(1 day, 12 hours ago)
Written StatementsI am announcing today the 14 hospital trusts that will be looked at as part of a rapid, independent, national investigation into maternity and neonatal services. In June, the Secretary of State for Health and Social Care, my right hon. Friend the Member for Ilford North (Wes Streeting), announced this urgent investigation because of concerning patterns in baby deaths and maternal mortality, and because of the extremely harrowing and traumatic stories that bereaved families brought directly to the Secretary of State and the Department.
The Secretary of State asked Baroness Valerie Amos to chair this review—a former diplomat with vast leadership experience and a passion for driving change. Baroness Amos has selected the 14 trusts for local investigations, based on a range of factors. These include data and metrics, such as data from the Care Quality Commission maternity patient survey and MBRRACE-UK perinatal mortality rates, as well as criteria to ensure: a diverse mix of trusts; variation in case mix, trust type, and geographic coverage; and provision of care to individuals from diverse backgrounds, including consideration of social, economic and racial inequalities, family feedback, and where previous investigations have taken place.
From smaller hospital trusts to those operating in our bigger cities, the 14 trusts will help Baroness Amos and her expert advisers to assess maternity and neonatal units of all shapes and sizes. Rest assured that the voices of women and families remain at the heart of this process, as evidence is gathered directly from those with lived experience.
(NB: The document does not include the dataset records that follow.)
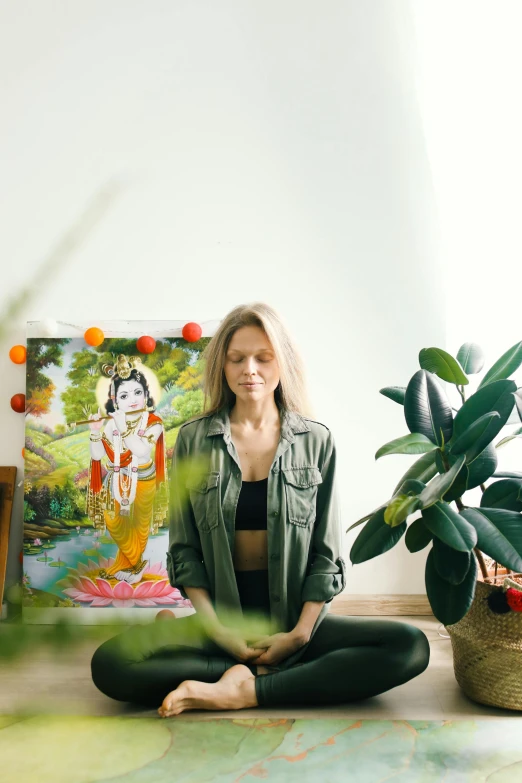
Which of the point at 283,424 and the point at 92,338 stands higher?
the point at 92,338

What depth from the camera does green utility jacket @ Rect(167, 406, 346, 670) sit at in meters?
1.83

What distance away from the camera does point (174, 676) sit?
1752 millimetres

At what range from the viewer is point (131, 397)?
2.55 m

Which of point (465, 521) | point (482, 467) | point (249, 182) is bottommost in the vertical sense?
point (465, 521)

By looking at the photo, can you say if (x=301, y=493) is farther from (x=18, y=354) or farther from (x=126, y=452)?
(x=18, y=354)

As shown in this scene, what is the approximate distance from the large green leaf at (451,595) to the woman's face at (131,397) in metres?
1.28

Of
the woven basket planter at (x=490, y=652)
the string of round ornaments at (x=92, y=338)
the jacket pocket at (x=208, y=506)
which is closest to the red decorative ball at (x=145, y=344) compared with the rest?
the string of round ornaments at (x=92, y=338)

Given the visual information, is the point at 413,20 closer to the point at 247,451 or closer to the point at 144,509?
the point at 247,451

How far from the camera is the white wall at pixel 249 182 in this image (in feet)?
8.28

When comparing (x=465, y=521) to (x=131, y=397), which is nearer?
(x=465, y=521)

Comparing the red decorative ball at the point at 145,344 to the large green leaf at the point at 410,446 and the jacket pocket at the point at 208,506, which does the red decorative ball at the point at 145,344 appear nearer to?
the jacket pocket at the point at 208,506

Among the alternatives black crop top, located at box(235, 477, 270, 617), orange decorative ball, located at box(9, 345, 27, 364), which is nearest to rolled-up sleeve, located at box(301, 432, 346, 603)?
black crop top, located at box(235, 477, 270, 617)

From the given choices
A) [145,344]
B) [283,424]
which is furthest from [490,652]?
[145,344]

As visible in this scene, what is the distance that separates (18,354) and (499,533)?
5.77 ft
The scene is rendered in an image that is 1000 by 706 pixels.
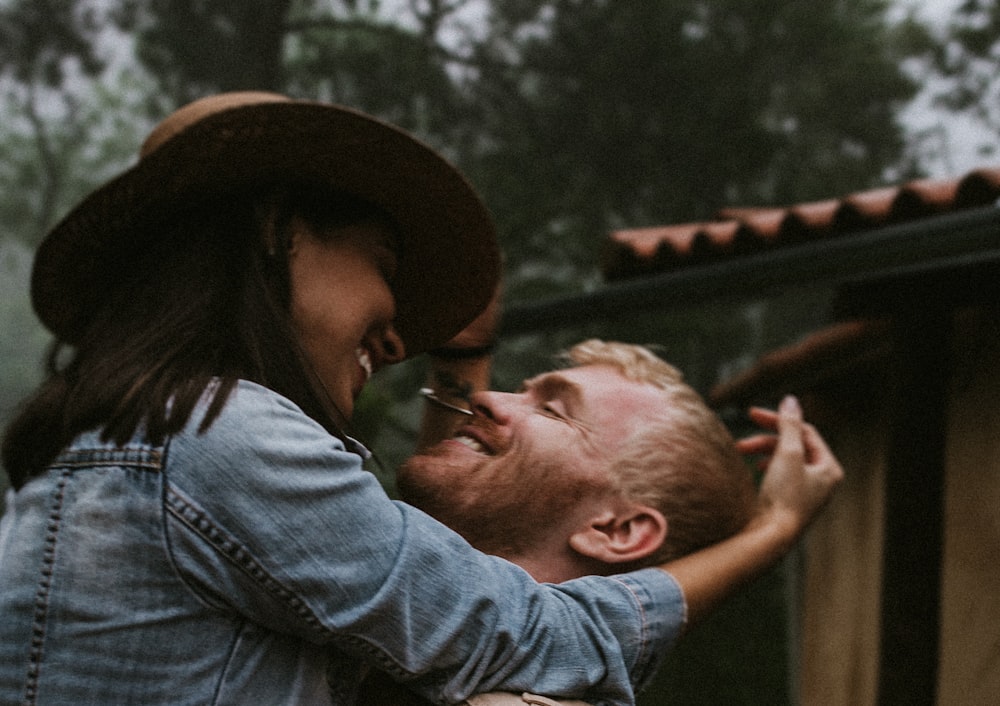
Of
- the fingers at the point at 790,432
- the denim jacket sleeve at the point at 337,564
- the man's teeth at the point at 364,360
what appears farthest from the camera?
the fingers at the point at 790,432

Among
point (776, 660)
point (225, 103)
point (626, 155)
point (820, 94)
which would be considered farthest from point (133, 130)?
point (225, 103)

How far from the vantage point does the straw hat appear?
1.30 m

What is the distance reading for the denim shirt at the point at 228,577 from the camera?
43.1 inches

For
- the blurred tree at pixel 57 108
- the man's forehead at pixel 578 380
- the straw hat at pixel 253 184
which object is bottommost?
the blurred tree at pixel 57 108

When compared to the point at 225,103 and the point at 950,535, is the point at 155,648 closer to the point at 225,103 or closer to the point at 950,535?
the point at 225,103

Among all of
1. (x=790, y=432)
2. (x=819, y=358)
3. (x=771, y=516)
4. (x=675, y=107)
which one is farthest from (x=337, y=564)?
(x=675, y=107)

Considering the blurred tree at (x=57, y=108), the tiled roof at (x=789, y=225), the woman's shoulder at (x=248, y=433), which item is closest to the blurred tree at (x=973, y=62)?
the tiled roof at (x=789, y=225)

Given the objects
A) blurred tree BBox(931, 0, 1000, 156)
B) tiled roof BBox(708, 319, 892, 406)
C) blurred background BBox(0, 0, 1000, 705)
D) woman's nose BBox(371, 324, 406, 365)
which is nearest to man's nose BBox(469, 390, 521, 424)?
woman's nose BBox(371, 324, 406, 365)

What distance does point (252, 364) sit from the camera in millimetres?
1245

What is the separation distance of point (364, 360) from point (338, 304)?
145 millimetres

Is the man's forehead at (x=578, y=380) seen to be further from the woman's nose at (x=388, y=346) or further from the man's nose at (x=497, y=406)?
the woman's nose at (x=388, y=346)

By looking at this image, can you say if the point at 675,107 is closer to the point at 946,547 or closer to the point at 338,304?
the point at 946,547

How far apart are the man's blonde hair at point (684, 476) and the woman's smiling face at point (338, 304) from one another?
19.0 inches

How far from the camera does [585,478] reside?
1592 mm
I know that for families who are carrying a traumatic burden from what they have gone through, helping us shape this is yet another extremely difficult process to bear. The Secretary of State and I are incredibly grateful to all the families who have taken part and fed into this investigation.
To be clear, this is not about naming and shaming trusts. Expecting parents should not be discouraged from visiting their local hospital, wherever it is, because of this investigation. Hard-working maternity staff should know that this is a sincere and focused effort to support trusts across the country by giving them the tools to provide the best possible care. The Secretary of State has now agreed the final terms of reference with Baroness Amos, and these will be published today.
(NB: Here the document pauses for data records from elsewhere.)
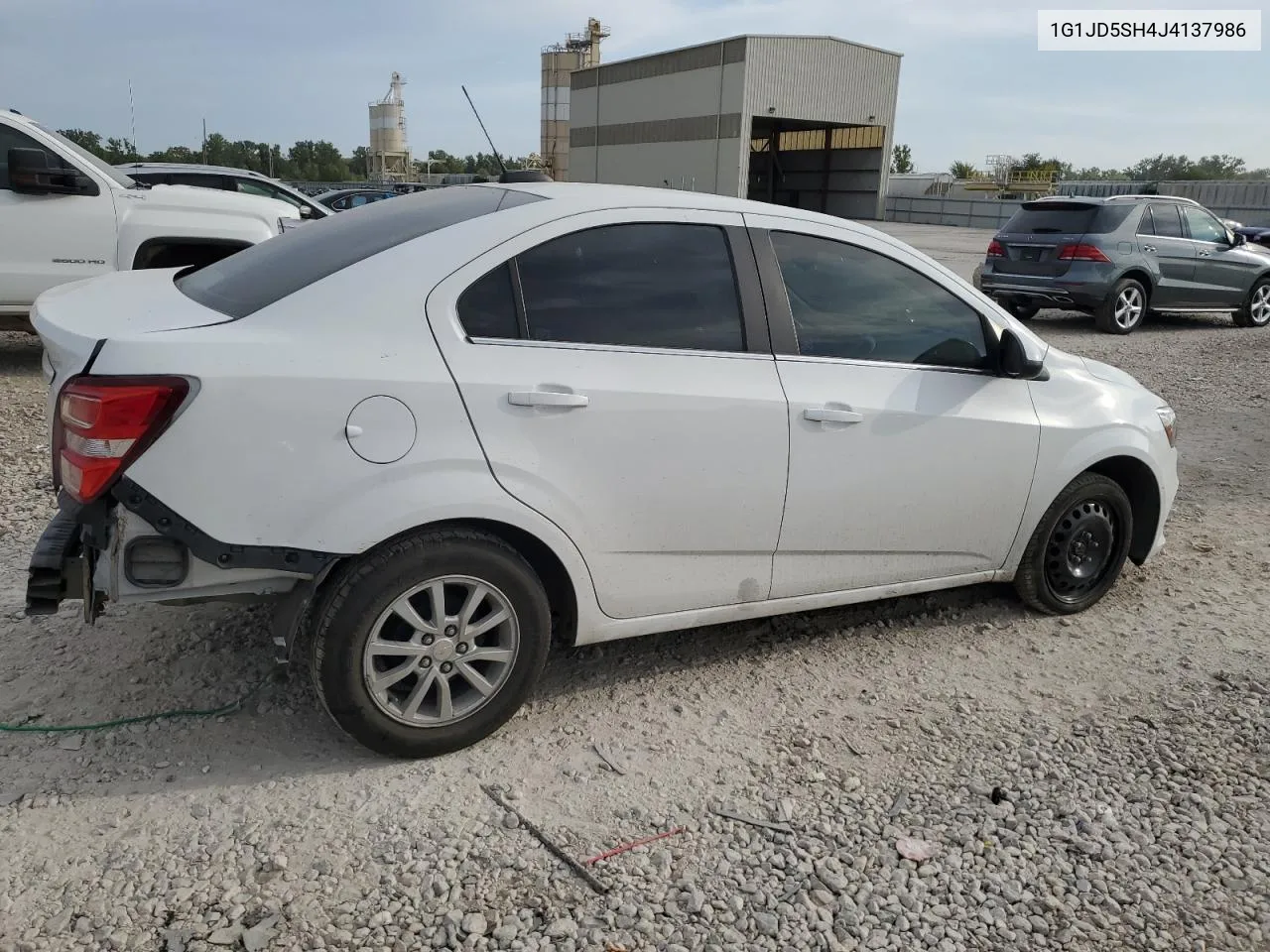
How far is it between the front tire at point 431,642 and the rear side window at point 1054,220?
11.6 m

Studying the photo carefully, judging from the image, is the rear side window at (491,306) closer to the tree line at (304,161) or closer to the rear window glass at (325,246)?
the rear window glass at (325,246)

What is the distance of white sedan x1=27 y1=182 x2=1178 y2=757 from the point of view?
2.75 m

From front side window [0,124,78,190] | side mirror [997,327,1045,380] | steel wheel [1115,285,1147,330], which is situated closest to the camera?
side mirror [997,327,1045,380]

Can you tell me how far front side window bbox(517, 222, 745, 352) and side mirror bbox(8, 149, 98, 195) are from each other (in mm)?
6233

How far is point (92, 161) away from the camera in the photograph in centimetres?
832

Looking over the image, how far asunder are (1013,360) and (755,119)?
1888 inches

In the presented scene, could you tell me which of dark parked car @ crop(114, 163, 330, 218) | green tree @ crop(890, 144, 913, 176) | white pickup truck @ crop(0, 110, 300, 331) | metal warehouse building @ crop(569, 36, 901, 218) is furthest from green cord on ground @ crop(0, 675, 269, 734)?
green tree @ crop(890, 144, 913, 176)

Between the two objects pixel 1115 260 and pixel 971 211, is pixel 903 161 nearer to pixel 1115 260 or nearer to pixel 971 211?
pixel 971 211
The 14 hospital trusts are:
Barking, Havering and Redbridge University Hospitals NHS Trust
Blackpool Teaching Hospitals NHS Foundation Trust
Bradford Teaching Hospitals NHS Trust
East Kent Hospitals NHS Trust
Gloucestershire Hospitals NHS Trust
Leeds Teaching Hospitals NHS Trust
Oxford University Hospital
Sandwell and West Birmingham Hospitals NHS Trust
Shrewsbury and Telford Hospital NHS Trust
The Queen Elizabeth Hospital, King’s Lynn
University Hospitals of Leicester NHS Trust
University Hospitals of Morecambe Bay NHS Foundation Trust
University Hospitals Sussex NHS Foundation Trust
Yeovil District Hospital NHS Foundation Trust / Somerset NHS Foundation Trust
The investigation will start detailed work with the 14 trusts straight away, looking closely at the care for women, babies and families. There have already been a raft of reviews and reports, and Baroness Amos and her team will draw on these to create one clear, national set of actions to improve care across the country.
Importantly, the investigation will gather evidence directly from women and families, including fathers and non-birthing partners. This evidence will inform recommendations and result in an initial set of findings and recommendations by December 2025.
Baroness Amos will develop one clear set of recommendations for achieving consistently high-quality, safe maternity and neonatal care. The chair will be supported by a small team of expert advisers and will engage regularly with affected families throughout the investigation process.
This investigation is separate from the National Maternity and Neonatal Taskforce, which the Secretary of State will chair, and will take forward the recommendations of the investigation, forming them into a national action plan to drive improvements across maternity and neonatal care. These recommendations will supersede the multiple existing actions and recommendations already in place.